В ничтожестве сатирических персонажей сатира, подобно героике, утверждает «авторитарную незыблемость истины»[89] и устоев социального миропорядка: «Фактически сатира исходит из героической личности как актуальной духовной потребности общества, но реализует ее в „безгеройной“ актуальной ситуации»[90]. Вот почему именно сатира была близка героически-эпическому миру сталинизма, в котором не было места ни иронии, ни юмору. Ведь ирония является оборотной стороной трагедии. В отличие от авторитарной установки сатиры, ирония всегда сугубо личностна.
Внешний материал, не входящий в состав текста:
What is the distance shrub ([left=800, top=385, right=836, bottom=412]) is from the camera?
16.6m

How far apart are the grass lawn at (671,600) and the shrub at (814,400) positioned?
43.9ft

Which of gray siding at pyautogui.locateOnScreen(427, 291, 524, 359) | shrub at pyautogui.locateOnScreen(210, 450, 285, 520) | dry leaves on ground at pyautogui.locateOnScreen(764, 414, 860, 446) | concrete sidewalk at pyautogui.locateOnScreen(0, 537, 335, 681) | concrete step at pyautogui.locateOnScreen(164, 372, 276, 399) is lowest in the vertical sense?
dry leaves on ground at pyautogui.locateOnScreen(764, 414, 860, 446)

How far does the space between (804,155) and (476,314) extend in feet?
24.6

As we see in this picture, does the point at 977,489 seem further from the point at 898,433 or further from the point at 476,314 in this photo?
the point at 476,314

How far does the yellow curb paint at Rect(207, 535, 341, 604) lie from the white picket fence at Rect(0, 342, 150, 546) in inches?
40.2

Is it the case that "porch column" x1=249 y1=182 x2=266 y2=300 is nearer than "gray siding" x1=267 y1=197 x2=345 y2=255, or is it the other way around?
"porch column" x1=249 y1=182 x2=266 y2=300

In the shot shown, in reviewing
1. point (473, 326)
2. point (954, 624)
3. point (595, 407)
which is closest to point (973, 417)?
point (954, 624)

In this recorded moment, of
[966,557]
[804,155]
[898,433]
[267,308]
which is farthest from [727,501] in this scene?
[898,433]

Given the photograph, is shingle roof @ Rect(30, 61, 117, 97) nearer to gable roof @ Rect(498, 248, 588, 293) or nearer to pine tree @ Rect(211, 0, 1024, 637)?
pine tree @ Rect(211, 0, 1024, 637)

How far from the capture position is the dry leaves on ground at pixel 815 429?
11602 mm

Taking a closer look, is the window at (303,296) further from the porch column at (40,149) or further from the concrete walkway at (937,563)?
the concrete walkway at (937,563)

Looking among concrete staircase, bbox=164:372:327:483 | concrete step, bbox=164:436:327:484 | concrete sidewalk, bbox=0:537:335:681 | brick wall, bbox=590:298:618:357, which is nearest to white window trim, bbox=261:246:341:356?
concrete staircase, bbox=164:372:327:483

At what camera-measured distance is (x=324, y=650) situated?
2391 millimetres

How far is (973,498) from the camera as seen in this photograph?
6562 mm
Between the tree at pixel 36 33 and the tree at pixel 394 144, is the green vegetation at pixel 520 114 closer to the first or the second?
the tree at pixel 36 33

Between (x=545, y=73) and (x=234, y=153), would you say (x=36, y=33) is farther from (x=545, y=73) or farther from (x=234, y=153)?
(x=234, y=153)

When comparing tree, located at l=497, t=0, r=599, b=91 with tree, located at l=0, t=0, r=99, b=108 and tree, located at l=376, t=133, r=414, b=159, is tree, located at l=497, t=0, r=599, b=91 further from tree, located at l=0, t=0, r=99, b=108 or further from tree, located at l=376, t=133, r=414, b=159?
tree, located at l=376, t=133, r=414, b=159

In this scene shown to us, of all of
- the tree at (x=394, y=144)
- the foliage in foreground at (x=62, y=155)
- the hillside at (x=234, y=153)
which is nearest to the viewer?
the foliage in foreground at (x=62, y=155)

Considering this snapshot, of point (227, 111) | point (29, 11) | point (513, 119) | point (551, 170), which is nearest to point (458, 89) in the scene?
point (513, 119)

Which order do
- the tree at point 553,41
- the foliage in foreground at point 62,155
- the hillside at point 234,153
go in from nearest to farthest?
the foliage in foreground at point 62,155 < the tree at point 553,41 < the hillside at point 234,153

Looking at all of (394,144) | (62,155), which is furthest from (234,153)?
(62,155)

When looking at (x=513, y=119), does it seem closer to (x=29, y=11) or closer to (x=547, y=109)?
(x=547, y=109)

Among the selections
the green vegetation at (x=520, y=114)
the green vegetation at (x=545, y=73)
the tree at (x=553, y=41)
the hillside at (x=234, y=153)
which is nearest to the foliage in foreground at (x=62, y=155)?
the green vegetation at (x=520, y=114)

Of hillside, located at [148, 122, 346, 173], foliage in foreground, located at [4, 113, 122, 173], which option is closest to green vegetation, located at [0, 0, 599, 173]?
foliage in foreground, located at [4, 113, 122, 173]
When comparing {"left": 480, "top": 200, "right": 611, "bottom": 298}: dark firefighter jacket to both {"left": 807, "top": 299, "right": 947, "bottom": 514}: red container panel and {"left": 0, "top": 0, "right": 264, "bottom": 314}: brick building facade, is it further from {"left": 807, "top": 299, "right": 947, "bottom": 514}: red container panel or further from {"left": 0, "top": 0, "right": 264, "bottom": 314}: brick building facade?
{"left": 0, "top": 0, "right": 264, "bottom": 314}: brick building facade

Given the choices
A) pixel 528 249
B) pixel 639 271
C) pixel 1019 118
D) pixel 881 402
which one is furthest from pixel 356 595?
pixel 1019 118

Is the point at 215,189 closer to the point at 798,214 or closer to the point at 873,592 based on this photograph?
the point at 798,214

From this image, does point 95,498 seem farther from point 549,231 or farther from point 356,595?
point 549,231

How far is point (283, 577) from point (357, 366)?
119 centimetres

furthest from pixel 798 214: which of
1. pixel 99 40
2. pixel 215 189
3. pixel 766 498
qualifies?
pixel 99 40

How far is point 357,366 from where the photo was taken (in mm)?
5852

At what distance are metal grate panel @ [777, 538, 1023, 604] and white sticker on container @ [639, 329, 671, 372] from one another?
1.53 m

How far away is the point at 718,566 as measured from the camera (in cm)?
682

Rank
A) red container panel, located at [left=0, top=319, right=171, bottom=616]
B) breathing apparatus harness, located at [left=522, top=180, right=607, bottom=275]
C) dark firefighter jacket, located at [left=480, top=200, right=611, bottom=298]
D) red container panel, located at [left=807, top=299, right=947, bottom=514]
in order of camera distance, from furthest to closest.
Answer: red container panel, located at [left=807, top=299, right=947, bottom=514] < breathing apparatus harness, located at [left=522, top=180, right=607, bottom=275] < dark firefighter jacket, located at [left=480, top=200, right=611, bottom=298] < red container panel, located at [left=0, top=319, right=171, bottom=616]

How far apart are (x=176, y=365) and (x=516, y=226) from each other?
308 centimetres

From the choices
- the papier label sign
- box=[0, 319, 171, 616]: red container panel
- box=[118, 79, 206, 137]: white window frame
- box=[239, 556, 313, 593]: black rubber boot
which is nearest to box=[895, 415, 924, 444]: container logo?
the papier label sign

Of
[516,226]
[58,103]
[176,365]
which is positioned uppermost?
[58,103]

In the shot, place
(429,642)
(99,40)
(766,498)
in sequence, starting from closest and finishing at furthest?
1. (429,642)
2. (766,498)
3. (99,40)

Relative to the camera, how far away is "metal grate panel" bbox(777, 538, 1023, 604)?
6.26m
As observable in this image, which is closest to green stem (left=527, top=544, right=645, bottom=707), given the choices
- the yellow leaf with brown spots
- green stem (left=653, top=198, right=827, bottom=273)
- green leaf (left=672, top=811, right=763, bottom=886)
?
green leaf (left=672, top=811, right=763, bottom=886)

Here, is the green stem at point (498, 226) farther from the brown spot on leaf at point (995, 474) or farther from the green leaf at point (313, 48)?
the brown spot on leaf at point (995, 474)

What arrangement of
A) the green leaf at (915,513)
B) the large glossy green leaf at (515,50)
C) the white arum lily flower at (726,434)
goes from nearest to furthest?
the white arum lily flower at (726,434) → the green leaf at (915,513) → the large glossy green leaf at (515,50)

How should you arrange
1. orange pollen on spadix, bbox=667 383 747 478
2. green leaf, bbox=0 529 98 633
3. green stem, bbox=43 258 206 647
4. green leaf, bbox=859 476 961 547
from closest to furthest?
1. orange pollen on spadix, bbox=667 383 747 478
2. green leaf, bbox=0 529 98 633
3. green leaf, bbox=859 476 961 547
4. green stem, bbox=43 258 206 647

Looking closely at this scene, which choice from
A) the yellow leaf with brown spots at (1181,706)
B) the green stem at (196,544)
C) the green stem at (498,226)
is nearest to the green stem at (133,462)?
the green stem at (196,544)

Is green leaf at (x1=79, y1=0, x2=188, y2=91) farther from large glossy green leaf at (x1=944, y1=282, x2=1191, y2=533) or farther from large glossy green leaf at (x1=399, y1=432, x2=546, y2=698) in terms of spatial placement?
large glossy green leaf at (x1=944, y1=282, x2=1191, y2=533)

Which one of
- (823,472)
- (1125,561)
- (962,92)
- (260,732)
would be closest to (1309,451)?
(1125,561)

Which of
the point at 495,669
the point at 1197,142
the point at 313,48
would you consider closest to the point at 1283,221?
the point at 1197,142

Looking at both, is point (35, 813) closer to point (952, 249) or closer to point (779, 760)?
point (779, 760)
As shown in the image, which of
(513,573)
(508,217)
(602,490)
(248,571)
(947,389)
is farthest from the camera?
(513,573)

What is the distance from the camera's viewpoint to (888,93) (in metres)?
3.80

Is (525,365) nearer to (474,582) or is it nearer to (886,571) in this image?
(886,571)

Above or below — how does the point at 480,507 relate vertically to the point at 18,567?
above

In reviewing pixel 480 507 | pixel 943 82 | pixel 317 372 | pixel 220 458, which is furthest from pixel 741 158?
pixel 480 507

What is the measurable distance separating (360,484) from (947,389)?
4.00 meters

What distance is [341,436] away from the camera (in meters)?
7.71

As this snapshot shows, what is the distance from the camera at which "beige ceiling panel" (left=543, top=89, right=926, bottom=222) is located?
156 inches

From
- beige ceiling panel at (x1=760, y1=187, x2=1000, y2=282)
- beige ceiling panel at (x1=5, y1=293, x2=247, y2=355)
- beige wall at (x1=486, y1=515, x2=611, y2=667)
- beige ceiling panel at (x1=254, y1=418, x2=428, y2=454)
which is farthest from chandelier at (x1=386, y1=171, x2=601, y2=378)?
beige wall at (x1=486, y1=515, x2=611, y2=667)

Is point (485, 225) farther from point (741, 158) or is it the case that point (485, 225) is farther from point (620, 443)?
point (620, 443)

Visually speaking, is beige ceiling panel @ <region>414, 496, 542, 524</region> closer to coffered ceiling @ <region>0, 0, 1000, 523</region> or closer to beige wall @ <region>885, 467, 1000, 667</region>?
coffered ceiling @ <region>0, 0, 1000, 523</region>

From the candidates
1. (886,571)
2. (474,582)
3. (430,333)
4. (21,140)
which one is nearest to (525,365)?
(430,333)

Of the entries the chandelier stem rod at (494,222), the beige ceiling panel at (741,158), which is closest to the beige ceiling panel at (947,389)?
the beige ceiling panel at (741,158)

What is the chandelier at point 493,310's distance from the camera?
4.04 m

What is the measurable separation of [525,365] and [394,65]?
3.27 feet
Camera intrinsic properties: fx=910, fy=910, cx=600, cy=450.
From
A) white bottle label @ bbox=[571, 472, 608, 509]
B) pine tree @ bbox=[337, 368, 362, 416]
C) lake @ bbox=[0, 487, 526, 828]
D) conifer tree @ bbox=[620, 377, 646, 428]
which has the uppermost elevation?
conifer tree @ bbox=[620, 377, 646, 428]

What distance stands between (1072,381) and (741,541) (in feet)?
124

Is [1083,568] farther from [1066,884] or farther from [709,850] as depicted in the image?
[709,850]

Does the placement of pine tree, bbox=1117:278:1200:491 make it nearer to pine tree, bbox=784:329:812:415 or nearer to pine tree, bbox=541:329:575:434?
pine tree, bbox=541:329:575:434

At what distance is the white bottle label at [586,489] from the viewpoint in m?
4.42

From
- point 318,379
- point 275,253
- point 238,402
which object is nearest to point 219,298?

Однако поскольку трагедия чужда соцреализму, ирония в сталинской культуре такая же редкая гостья, как и трагедия. Тем же обусловлена и невозможность чистого (не имеющего сатирической заданности) юмора в сталинизме. Здесь смех – почти всегда насмешка. Лучше всего это видно в сарказме, этом перевернутом отражении романтики. По точному замечанию В. Тюпы, «саркастическая ирония формируется на почве кризиса романтического сознания»[91]. Сарказм, издевка, карикатура – вот продукт разлагающегося в соцреализме «загнивающего» романтизма.